*SOAL TANTANGAN*.
A: Tuliskan ulang tanpa perubahan bagian kutipan yang dimulai dengan kata-kata yang memuat "Om terlebih dulu" dan diakhiri dengan "di 01-7279 2849.".
B: Jawablah pertanyaan berikut berdasarkan kutipan.
(i) Menurut jawaban grinkz01 atas pertanyaan "Buat apaan???", untuk apa hal tersebut berguna?
(ii) Kolom apa yang menurut grinkz01 ada di fasilitas edit profile tetapi tidak bisa diedit?
(iii) Setelah masuk ke notifications/inbox, di sebelah mana menu seperti My Inbox akan muncul?

*KUTIPAN*.

┄┄┄┄┄┄┄┄┄┄┄┄┄┄┄┄┄┄┄┄

Iya, gimana caranya. Mohon admin membantu.

----------


## gerryochiba

Buat apaan???

----------


## grinkz01

> Buat apaan???


 buat bekal kalo misalnya mau jual / lelang di forum ini.........

----------


## Slametkurniawan

Buat Lelang ochiba.

----------


## grinkz01

> Buat Lelang ochiba.


  ::   ::   ::  ::  ::  ::

----------


## Koismagazine

> ngak tau caranya?


Dear Om,

Yang dimaksud isi ID Member di signature bukan Om? seperti Om survive contohnya....
Kalau iya, itu caranya di My setting, ada pilihan edit profile signature, disitu om bisa isi No ID Member. _(kalau Om sudah teregistrasi menjadi member)_

Kalau blm mempunyai ID Member, om bisa mendaftar sebagai anggota ke [email protected] atau telp 021-7279 2849.
Demikian informasinya, bila masih ada yg belum jelas bisa ditanyakan kembali.

Terima kasih,
Layla

----------


## grinkz01

> Dear Om,
> 
> Yang dimaksud isi ID Member di signature bukan Om? seperti Om survive contohnya....
> Kalau iya, itu caranya di My setting, ada pilihan edit profile signature, disitu om bisa isi No ID Member. _(kalau Om sudah teregistrasi menjadi member)_
> 
> Kalau blm mempunyai ID Member, om bisa mendaftar sebagai anggota ke [email protected] atau telp 021-7279 2849.
> Demikian informasinya, bila masih ada yg belum jelas bisa ditanyakan kembali.
> 
> Terima kasih,
> Layla


mbak Layla, after ngubek2 semua tombol di forum ini, saya kok gak nemu "My Setting" yah? Adanya cuma fasilitas edit profile (tmpt update real name, location, etc). Ada sih kolom KOI ID tapi gak bisa diedit (gak ada gambar pencilnya).........

----------


## Slametkurniawan

Betul bu, kasus saya jg sama .

----------


## Koismagazine

> mbak Layla, after ngubek2 semua tombol di forum ini, saya kok gak nemu "My Setting" yah? Adanya cuma fasilitas edit profile (tmpt update real name, location, etc). Ada sih kolom KOI ID tapi gak bisa diedit (gak ada gambar pencilnya).........


Dear Om,

Mohon maaf baru membalas..
Om terlebih dulu masuk ke notifications/inbox om, kalau sudah nanti di sebelah kiri ada My Inbox, My Settin dll..
Di bawah My Setting itu ada My profile, om tinggal pilih sub menu dibawahnya, ada edit avatar, edit signature, dll..
 Kalau masih belum ketemu tanya via telp juga boleh om di 01-7279 2849.

Terima kasih,

----------


## dTp

salut  :Yo:  dijelasinnya ampe sgtu jelasnya

----------

┄┄┄┄┄┄┄┄┄┄┄┄┄┄┄┄┄┄┄┄

*CUPLIKAN DATA*.
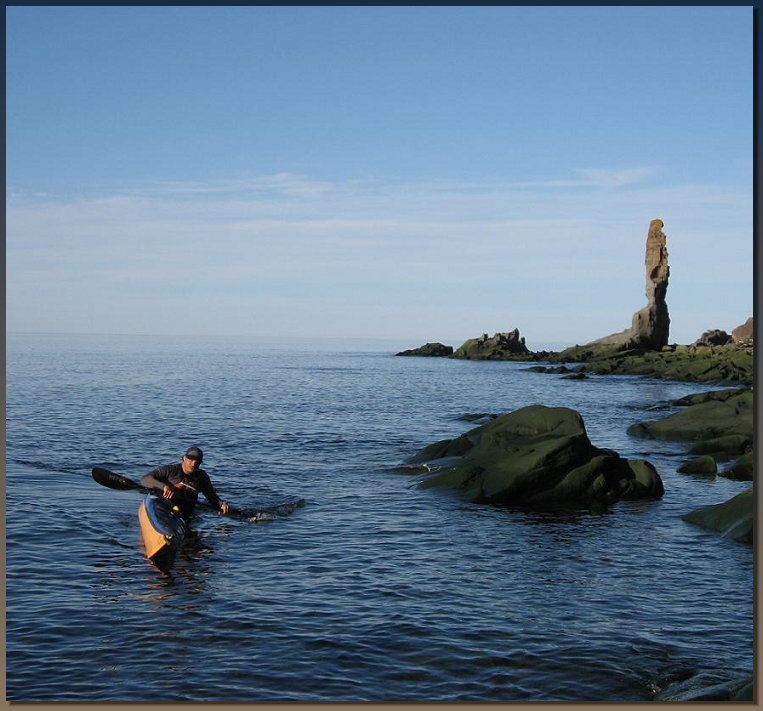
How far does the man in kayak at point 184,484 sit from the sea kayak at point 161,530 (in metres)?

┄┄┄┄┄┄┄┄┄┄┄┄┄┄┄┄┄┄┄┄

*DAFTAR JAWABAN*.
A:
Om terlebih dulu masuk ke notifications/inbox om, kalau sudah nanti di sebelah kiri ada My Inbox, My Settin dll..
Di bawah My Setting itu ada My profile, om tinggal pilih sub menu dibawahnya, ada edit avatar, edit signature, dll..
 Kalau masih belum ketemu tanya via telp juga boleh om di 01-7279 2849.

B:
(i) Hal itu berguna sebagai bekal jika ingin menjual atau melelang di forum tersebut.
(ii) Kolom itu adalah kolom KOI ID.
(iii) Menu itu akan muncul di sebelah kiri.